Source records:
◇ ◇ ◇ ◇

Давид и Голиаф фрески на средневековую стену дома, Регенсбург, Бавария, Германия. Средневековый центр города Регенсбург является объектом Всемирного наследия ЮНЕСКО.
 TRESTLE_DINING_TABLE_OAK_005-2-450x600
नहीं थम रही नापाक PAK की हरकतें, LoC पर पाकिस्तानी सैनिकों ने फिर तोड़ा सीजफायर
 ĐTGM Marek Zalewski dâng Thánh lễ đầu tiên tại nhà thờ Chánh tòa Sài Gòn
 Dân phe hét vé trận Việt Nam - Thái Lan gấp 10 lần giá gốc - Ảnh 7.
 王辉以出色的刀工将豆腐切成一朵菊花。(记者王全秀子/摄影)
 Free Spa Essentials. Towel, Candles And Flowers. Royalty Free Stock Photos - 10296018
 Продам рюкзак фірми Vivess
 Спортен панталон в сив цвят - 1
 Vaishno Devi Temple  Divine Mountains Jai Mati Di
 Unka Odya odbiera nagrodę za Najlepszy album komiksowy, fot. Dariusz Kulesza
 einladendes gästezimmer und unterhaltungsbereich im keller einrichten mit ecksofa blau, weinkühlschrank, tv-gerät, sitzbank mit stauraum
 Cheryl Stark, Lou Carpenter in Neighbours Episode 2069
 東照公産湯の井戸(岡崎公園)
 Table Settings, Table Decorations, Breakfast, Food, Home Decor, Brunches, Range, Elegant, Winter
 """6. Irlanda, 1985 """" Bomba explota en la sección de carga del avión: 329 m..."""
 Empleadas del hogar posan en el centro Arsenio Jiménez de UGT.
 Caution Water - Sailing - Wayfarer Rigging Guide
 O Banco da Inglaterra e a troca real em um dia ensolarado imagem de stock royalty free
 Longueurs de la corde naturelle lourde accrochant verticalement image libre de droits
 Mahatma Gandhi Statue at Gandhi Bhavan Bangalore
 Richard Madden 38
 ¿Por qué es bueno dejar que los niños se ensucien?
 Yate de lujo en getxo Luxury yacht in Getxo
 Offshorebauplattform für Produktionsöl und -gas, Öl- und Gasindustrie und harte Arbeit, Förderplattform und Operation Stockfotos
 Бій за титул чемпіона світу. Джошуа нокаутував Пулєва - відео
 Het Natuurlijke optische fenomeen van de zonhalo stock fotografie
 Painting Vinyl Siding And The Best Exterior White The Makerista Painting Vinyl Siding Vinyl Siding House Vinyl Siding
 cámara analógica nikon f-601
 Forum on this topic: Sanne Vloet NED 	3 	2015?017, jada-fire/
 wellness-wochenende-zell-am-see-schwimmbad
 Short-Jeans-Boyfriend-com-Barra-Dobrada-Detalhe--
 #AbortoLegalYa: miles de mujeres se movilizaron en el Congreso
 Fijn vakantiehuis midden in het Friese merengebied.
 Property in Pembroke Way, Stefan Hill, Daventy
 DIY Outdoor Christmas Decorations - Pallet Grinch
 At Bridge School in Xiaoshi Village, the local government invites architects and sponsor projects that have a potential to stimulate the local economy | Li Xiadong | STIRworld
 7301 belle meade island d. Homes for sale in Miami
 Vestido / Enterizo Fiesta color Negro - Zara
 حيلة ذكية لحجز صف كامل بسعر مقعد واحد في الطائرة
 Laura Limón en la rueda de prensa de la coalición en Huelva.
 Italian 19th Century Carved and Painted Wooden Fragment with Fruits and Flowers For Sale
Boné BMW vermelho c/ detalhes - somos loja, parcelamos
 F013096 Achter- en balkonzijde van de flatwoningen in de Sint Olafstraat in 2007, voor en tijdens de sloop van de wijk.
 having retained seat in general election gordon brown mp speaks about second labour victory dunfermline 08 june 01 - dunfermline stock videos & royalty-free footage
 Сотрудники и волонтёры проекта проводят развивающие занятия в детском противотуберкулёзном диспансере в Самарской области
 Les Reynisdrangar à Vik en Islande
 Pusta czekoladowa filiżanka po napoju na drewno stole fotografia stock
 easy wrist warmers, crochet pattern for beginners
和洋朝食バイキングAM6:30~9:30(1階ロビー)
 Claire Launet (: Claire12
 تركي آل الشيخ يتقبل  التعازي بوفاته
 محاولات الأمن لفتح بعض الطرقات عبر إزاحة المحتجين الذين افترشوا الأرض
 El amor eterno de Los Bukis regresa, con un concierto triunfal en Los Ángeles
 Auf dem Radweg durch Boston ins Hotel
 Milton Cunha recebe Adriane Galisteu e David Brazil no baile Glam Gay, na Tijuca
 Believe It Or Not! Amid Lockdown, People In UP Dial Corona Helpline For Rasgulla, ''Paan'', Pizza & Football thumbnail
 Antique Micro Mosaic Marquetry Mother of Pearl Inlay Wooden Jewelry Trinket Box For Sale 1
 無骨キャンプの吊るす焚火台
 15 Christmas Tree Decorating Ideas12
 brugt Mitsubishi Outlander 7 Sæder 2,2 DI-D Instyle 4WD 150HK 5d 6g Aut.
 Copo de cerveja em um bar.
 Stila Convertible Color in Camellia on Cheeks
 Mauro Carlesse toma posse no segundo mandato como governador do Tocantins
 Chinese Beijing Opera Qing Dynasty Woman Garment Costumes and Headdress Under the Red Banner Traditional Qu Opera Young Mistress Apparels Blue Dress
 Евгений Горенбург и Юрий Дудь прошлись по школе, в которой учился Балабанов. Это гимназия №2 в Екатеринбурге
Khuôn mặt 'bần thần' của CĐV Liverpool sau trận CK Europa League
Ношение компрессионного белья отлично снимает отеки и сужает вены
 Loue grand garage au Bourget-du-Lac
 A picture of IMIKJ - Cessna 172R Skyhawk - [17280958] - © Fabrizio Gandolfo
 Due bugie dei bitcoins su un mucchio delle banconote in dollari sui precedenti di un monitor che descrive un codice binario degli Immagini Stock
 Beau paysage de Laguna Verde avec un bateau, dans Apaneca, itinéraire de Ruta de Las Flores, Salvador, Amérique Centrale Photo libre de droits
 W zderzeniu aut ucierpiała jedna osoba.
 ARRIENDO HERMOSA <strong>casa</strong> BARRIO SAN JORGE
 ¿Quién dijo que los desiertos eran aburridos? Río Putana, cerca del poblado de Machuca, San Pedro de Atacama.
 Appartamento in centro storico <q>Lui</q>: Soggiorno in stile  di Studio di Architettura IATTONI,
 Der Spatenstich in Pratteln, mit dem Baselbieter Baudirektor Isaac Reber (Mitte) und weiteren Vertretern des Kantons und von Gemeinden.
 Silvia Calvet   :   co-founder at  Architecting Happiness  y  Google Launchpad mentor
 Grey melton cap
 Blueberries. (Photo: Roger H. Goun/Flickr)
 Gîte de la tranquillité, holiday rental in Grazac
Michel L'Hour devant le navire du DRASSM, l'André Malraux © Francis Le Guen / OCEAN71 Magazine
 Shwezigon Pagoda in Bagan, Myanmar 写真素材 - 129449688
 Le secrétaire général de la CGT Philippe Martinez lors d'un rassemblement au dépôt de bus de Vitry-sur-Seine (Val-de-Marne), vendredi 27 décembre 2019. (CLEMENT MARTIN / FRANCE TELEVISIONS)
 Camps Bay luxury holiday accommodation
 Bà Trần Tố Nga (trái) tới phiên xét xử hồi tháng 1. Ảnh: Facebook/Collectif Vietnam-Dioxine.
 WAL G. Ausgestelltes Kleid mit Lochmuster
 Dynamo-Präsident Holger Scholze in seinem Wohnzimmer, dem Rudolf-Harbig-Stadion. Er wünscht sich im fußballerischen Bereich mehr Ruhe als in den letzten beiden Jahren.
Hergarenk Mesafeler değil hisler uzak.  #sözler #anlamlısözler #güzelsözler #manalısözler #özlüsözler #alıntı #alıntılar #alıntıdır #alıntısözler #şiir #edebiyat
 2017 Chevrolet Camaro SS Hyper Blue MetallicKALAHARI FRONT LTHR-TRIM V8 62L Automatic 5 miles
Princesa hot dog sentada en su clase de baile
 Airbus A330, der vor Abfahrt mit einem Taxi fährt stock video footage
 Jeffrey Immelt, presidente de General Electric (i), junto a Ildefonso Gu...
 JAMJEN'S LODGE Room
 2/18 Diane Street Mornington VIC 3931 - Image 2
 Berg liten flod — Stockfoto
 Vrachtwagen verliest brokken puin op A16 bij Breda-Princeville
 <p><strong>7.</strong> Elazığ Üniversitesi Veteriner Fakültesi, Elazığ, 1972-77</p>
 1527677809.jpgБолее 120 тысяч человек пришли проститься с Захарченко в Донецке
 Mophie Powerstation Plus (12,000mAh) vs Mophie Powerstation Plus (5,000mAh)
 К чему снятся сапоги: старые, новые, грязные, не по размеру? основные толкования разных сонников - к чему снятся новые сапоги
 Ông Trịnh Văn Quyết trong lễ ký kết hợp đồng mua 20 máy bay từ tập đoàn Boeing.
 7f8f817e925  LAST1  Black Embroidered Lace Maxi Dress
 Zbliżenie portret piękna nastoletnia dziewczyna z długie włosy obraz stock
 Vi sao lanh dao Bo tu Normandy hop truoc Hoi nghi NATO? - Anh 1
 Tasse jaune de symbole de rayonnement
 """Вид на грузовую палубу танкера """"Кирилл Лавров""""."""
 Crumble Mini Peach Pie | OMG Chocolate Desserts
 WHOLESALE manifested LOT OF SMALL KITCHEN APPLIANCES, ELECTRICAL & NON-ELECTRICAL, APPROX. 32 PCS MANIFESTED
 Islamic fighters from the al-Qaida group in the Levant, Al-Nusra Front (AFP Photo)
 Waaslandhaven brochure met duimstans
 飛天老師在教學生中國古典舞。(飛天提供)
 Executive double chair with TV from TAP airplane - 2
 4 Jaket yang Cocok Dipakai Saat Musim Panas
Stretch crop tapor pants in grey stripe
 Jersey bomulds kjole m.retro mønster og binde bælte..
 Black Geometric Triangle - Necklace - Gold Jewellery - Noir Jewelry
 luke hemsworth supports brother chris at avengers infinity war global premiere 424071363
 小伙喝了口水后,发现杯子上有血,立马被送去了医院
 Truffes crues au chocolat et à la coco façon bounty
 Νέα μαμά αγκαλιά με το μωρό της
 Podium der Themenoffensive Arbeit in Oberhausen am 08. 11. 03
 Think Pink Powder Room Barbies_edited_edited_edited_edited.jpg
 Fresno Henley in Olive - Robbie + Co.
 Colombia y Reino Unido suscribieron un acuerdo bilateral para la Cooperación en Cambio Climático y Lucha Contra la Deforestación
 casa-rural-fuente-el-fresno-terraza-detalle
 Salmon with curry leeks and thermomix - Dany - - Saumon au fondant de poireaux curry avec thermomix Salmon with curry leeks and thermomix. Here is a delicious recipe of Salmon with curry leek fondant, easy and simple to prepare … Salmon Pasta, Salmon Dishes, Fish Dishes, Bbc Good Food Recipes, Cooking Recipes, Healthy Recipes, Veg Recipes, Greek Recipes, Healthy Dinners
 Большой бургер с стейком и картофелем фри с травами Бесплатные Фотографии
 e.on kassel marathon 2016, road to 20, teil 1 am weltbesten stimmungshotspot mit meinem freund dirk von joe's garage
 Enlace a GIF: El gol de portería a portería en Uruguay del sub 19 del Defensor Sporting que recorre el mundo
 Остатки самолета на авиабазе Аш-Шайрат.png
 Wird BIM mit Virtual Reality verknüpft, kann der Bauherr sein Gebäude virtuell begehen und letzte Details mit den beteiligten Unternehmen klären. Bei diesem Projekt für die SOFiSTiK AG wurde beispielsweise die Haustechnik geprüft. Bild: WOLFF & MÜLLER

◇ ◇ ◇ ◇

One stretch of the lines above is wanted, from the line that contains "на грузовую палубу" through the line that contains "Остатки самолета на авиабазе Аш-Шайрат.png". Output it exactly.

(EXPECTED OUTPUT)
 """Вид на грузовую палубу танкера """"Кирилл Лавров""""."""
 Crumble Mini Peach Pie | OMG Chocolate Desserts
 WHOLESALE manifested LOT OF SMALL KITCHEN APPLIANCES, ELECTRICAL & NON-ELECTRICAL, APPROX. 32 PCS MANIFESTED
 Islamic fighters from the al-Qaida group in the Levant, Al-Nusra Front (AFP Photo)
 Waaslandhaven brochure met duimstans
 飛天老師在教學生中國古典舞。(飛天提供)
 Executive double chair with TV from TAP airplane - 2
 4 Jaket yang Cocok Dipakai Saat Musim Panas
Stretch crop tapor pants in grey stripe
 Jersey bomulds kjole m.retro mønster og binde bælte..
 Black Geometric Triangle - Necklace - Gold Jewellery - Noir Jewelry
 luke hemsworth supports brother chris at avengers infinity war global premiere 424071363
 小伙喝了口水后,发现杯子上有血,立马被送去了医院
 Truffes crues au chocolat et à la coco façon bounty
 Νέα μαμά αγκαλιά με το μωρό της
 Podium der Themenoffensive Arbeit in Oberhausen am 08. 11. 03
 Think Pink Powder Room Barbies_edited_edited_edited_edited.jpg
 Fresno Henley in Olive - Robbie + Co.
 Colombia y Reino Unido suscribieron un acuerdo bilateral para la Cooperación en Cambio Climático y Lucha Contra la Deforestación
 casa-rural-fuente-el-fresno-terraza-detalle
 Salmon with curry leeks and thermomix - Dany - - Saumon au fondant de poireaux curry avec thermomix Salmon with curry leeks and thermomix. Here is a delicious recipe of Salmon with curry leek fondant, easy and simple to prepare … Salmon Pasta, Salmon Dishes, Fish Dishes, Bbc Good Food Recipes, Cooking Recipes, Healthy Recipes, Veg Recipes, Greek Recipes, Healthy Dinners
 Большой бургер с стейком и картофелем фри с травами Бесплатные Фотографии
 e.on kassel marathon 2016, road to 20, teil 1 am weltbesten stimmungshotspot mit meinem freund dirk von joe's garage
 Enlace a GIF: El gol de portería a portería en Uruguay del sub 19 del Defensor Sporting que recorre el mundo
 Остатки самолета на авиабазе Аш-Шайрат.png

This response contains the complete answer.